Look, electricity reforms are going on. We
have seen the consequences of promises of free power. Where there is no
electricity, farmers are using diesel. The farmer wants electricity and is
willing to pay. But the increases should not be done in one shot; do it in
phases, instead.
Will you agree to the phasing out of
fertiliser subsidy?
Personally I don't feel such a fuss should be
raised over fertiliser subsidy. Rationalise it; improve the efficiency of
factories. We are not saying let the production units close and let us
depend on imports. If that happens, what will happen to our food security?
So make fertiliser units more efficient. Don't put the burden on the
farmers.
Increasing productivity alone is not
enough. How do farmers market their produce and get a good price?
Marketing is an issue. We need to reduce the
role of the middleman. We need to encourage systems like pledging of
stocks. That reduces the compulsion to sell immediately. Let us develop
the futures markets. It already exists. In Nalanda district of Bihar,
traders from Varanasi come and buy up whole fields of betel leaf. This is
a crude form of futures trading; we want to make it more scientific.
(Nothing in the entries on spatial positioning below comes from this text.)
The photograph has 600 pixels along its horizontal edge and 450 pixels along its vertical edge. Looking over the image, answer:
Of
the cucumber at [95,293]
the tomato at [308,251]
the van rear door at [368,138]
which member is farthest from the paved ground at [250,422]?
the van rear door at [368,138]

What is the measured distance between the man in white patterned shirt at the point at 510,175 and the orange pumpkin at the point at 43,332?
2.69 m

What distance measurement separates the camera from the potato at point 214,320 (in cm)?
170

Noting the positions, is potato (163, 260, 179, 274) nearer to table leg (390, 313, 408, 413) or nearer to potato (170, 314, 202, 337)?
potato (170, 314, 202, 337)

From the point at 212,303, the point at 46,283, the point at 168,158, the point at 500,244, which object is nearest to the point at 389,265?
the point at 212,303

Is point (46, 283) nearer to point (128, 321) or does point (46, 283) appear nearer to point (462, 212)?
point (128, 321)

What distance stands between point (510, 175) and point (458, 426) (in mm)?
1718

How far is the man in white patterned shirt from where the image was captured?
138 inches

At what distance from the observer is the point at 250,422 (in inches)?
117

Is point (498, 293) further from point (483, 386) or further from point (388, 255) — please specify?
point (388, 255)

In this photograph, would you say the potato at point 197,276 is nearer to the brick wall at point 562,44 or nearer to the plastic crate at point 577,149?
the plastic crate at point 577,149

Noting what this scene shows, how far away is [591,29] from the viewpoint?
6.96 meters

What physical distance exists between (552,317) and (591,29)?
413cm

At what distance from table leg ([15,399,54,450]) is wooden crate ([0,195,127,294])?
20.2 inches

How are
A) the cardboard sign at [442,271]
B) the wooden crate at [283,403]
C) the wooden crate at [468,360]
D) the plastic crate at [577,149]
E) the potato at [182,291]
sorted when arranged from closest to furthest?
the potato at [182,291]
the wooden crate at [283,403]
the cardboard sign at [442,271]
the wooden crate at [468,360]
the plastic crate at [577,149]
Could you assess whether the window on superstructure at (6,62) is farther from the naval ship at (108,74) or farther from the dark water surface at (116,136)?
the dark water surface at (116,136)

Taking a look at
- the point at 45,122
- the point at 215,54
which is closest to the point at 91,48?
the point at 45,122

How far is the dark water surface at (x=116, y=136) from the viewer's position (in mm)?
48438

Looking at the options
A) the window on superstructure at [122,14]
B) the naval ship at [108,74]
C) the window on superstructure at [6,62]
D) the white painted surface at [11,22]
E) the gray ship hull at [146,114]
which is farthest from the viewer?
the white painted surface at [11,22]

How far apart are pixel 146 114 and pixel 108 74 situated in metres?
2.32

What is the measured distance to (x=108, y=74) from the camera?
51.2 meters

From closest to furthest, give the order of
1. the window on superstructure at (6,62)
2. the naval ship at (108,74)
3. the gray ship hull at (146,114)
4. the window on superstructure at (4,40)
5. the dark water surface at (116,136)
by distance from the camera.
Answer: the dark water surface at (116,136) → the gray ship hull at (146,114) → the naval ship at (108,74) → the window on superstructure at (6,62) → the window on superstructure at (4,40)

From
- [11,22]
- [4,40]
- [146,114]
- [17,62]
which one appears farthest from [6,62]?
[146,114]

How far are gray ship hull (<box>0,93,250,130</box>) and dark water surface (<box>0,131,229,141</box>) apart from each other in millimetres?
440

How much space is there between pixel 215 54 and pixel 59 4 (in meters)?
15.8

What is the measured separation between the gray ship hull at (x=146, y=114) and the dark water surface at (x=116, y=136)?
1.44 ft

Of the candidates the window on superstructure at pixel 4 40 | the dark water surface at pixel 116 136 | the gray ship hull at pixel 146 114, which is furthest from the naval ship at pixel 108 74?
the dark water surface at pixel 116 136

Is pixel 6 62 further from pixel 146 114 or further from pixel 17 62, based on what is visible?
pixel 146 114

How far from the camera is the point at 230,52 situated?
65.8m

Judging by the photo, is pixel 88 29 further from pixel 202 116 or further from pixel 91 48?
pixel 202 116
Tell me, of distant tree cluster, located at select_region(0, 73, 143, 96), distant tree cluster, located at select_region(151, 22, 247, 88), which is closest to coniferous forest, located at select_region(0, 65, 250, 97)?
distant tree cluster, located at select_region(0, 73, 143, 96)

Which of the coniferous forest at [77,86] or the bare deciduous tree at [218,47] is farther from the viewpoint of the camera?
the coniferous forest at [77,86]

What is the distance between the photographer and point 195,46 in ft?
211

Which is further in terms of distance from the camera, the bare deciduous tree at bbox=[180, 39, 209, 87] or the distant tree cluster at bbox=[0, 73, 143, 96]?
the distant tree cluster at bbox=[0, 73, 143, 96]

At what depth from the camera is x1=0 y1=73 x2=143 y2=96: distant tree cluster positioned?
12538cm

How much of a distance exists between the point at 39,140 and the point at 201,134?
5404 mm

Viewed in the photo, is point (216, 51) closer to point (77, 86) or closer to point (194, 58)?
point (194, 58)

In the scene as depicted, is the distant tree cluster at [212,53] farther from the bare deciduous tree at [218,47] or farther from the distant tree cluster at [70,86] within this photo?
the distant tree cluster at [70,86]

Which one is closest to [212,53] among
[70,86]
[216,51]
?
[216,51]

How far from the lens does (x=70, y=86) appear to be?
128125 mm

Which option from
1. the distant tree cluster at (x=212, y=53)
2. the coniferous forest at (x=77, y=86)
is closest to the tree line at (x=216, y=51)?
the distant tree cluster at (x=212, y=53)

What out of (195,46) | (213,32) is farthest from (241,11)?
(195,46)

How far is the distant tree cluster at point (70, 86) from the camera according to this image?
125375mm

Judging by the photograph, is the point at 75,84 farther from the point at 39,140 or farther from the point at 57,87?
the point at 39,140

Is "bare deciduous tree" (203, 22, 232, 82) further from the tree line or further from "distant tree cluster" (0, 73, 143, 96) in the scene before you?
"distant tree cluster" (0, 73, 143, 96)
Similarly, contract farming also exists but
the minute we mention it, there's an outcry: ''Contract farming? What will
happen to the farmer?'' Contract farming gives farmers an assured market
and assured income. That's what they are concerned with. We want to
provide an organised structure to what is already happening.
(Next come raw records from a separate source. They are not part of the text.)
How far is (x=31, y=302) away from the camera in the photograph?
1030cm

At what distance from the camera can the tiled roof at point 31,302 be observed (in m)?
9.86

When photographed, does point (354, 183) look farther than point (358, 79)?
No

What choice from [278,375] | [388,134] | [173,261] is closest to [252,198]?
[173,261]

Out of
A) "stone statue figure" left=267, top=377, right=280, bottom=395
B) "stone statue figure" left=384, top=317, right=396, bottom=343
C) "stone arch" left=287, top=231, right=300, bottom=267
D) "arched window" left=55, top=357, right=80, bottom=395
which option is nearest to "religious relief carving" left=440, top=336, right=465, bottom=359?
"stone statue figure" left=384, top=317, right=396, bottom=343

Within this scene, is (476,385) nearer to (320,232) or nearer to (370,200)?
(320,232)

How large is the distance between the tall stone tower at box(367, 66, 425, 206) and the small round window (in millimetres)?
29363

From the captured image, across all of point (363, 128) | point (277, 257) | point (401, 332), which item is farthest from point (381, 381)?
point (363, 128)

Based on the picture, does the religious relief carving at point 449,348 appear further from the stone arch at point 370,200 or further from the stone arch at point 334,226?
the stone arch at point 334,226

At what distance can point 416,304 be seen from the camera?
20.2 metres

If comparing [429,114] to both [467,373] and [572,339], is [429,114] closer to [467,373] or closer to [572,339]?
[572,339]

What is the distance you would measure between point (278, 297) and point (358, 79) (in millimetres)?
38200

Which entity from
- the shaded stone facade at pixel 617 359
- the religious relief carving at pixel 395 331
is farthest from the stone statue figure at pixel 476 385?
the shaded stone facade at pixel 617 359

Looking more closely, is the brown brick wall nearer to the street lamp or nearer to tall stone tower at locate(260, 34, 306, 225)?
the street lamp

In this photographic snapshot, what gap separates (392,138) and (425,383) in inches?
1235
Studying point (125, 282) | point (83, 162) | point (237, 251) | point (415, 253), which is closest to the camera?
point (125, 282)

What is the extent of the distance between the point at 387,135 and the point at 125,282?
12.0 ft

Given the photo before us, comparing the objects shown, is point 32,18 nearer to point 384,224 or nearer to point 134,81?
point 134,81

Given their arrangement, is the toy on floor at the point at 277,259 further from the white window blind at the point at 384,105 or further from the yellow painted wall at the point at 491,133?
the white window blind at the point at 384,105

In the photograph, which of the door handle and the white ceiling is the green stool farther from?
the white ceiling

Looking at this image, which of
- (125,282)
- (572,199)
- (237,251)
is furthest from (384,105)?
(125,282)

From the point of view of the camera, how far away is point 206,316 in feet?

You've sidestepped the issue of minimum
support prices (MSPs).
MSPs are essential. Even with MSPs farmers
are not getting the minimum price. The problem is that the minute our
granaries are full, people say it is an era of plenty, remove this
subsidy, that subsidy. We cannot be so short-sighted. Let us take a
long-term view.
You've also kept farmers out of the tax
net.
How can you tax the farmers? Seventy per cent
of them are small and marginal farmers.
But large farmers also don't pay tax.
When you are talking about land reforms, and
redistributing land in excess of the ceiling, which farmer will come in
the tax net? You don't know the condition of farmers. When they take a
loan they come under the Land Dues Recovery Act. They are jailed for
non-repayment.
The banking sector says they have a
problem recovering loans, and that there is a lot of political
interference...
Let the banking sector people tell me what is
the extent of rural deposits. Let them lend as much as the deposits that
the rural sector generates. You can jail a farmer under a law framed
during in 1902, but in the case of corporate defaulters, there is a law
that you cannot reveal their names!
Your policy stresses involving the
corporate sector. But with hardly any productive investment in
agriculture, the sector is plagued with infrastructural problems. How do
you hope to attract companies into, say, agro-processing in this
situation?
Electricity, infrastructure are perennial
problems. We plan to have food parks. The government will give money for
common facilities-roads, electricity, sewage. Entrepreneurs can then set
up plants. We have addressed all this in the policy. We will have an
action plan taking up each point. Wherever there is a problem it will be
solved in consultation with the states.
Is the attitude towards the corporate
sector changing?
That will have to change. Seventy per cent of
our farmers are engaged in sustenance agriculture. But we also need to tap
the world market. Leasing of land, contract farming benefits everyone.
Suspicions will go away with actions.
There should be an informed debate.
Agriculture is one sector where there is no informed debate, no holistic
view. Someone will talk about subsidy, someone about onions, someone about
genetic modification, someone about one pest. Agriculture needs a
comprehensive view. This policy fulfils that need.